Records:
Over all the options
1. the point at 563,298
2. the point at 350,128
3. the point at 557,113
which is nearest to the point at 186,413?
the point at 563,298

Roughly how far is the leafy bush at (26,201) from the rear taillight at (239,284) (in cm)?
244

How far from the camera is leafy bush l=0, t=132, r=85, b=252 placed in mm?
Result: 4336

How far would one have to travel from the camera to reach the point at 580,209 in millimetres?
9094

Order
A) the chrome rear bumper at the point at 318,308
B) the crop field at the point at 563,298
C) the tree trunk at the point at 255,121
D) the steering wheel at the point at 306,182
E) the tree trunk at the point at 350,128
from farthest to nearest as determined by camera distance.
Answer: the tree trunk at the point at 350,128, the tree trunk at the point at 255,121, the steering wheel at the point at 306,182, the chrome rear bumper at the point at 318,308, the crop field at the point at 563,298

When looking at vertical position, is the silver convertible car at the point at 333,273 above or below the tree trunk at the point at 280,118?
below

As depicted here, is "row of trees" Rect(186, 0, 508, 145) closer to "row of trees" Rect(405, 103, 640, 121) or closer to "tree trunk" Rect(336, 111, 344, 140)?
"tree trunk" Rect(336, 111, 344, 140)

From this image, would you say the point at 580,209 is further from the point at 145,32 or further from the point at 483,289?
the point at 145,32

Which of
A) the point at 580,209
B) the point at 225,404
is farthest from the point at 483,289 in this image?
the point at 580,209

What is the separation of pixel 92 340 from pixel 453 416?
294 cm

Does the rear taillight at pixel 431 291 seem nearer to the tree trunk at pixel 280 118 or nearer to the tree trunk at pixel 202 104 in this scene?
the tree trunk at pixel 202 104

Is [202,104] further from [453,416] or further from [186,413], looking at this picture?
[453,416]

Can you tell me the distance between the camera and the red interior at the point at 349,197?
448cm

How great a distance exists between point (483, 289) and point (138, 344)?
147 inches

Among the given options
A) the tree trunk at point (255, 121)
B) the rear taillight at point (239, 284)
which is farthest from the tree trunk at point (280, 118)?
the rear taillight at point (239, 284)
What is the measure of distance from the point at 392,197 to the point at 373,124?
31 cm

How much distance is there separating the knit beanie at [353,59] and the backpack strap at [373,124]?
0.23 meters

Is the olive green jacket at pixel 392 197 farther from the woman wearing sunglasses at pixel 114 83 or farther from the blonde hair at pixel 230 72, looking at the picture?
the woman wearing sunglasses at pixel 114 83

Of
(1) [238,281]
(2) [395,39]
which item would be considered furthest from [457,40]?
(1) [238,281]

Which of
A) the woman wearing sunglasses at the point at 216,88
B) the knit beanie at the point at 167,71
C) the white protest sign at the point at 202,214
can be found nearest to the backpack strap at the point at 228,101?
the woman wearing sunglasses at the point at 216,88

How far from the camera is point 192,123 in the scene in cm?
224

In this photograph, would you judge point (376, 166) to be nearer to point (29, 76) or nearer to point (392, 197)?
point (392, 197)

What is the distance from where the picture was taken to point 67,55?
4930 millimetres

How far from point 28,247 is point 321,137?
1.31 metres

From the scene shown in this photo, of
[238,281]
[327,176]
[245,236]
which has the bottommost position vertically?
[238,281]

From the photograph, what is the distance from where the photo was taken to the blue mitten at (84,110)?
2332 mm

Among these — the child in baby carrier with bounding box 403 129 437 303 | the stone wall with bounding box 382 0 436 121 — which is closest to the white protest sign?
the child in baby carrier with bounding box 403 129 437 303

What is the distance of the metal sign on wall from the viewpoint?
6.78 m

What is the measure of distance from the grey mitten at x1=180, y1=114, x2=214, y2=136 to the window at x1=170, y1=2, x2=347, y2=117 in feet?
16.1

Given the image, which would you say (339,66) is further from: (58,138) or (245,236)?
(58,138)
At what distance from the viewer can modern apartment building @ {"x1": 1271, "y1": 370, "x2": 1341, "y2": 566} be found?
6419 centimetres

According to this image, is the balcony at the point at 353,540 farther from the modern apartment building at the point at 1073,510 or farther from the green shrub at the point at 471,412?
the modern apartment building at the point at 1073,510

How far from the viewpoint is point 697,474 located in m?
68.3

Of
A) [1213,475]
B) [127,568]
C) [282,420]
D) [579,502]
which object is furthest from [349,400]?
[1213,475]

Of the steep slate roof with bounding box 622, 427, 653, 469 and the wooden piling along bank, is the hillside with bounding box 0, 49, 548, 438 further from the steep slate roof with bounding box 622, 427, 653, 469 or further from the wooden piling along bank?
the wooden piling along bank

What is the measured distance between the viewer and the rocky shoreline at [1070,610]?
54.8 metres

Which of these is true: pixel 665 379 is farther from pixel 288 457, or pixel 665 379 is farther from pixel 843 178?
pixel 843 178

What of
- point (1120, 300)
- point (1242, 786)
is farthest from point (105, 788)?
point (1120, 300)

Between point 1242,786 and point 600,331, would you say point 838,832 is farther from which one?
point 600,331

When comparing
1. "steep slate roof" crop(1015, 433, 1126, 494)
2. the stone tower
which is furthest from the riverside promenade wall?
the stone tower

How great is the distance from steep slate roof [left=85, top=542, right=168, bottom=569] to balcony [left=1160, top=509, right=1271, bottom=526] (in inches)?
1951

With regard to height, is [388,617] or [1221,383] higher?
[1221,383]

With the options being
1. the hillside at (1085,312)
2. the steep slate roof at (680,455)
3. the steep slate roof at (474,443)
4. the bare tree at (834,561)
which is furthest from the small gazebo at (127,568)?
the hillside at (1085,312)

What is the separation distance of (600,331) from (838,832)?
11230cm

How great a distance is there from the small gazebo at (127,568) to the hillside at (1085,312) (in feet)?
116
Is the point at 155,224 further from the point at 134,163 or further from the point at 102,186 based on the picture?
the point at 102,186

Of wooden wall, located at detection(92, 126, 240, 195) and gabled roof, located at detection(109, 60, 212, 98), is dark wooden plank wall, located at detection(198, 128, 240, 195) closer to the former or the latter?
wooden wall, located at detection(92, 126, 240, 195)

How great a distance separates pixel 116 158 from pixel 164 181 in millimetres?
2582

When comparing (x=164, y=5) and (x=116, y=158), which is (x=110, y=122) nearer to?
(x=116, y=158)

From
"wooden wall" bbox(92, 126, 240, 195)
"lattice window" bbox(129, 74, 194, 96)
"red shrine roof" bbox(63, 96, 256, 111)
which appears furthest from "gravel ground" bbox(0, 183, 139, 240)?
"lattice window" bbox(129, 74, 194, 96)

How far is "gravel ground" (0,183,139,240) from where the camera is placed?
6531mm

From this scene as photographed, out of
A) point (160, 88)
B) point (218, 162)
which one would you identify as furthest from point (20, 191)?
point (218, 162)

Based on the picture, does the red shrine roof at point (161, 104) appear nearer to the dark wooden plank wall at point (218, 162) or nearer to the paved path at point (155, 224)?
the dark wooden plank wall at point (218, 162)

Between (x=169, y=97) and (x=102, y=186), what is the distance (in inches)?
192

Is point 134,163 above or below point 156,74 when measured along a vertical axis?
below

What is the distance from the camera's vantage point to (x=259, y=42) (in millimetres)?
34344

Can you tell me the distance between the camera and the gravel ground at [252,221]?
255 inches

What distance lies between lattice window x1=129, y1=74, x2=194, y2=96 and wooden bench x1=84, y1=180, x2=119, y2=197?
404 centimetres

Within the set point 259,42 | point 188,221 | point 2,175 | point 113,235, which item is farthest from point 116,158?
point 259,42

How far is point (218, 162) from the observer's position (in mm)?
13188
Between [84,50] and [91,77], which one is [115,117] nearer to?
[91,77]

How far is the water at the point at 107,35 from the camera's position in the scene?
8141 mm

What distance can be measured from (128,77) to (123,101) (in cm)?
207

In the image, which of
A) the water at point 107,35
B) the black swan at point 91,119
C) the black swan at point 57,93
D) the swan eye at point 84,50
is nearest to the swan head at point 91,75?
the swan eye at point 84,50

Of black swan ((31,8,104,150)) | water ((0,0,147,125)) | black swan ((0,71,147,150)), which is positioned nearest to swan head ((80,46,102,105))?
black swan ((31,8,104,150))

WHAT THIS TASK INVOLVES: Transcribe exactly the line containing "Is point 134,163" and all remaining lines of the material, ending with the last one.

SOLUTION FOR THIS PROBLEM:
Is point 134,163 above or below point 156,74 when measured along a vertical axis?
below

What is the distance from the camera's vantage point to (x=259, y=42) (in millimetres)?
34344

Can you tell me the distance between the camera and the gravel ground at [252,221]?
255 inches

What distance lies between lattice window x1=129, y1=74, x2=194, y2=96 and wooden bench x1=84, y1=180, x2=119, y2=197?
404 centimetres

Within the set point 259,42 | point 188,221 | point 2,175 | point 113,235, which item is farthest from point 116,158?
point 259,42

How far is point (218, 162) from the observer's position (in mm)?
13188
Between [84,50] and [91,77], which one is [115,117] nearer to?
[91,77]

How far is the water at the point at 107,35 from the camera's position in the scene?
8141 mm

What distance can be measured from (128,77) to (123,101) (in cm)?
207

In the image, which of
A) the water at point 107,35
B) the black swan at point 91,119
C) the black swan at point 57,93
D) the swan eye at point 84,50
is nearest to the swan head at point 91,75?
the swan eye at point 84,50

Of black swan ((31,8,104,150)) | water ((0,0,147,125)) | black swan ((0,71,147,150)), which is positioned nearest to swan head ((80,46,102,105))?
black swan ((31,8,104,150))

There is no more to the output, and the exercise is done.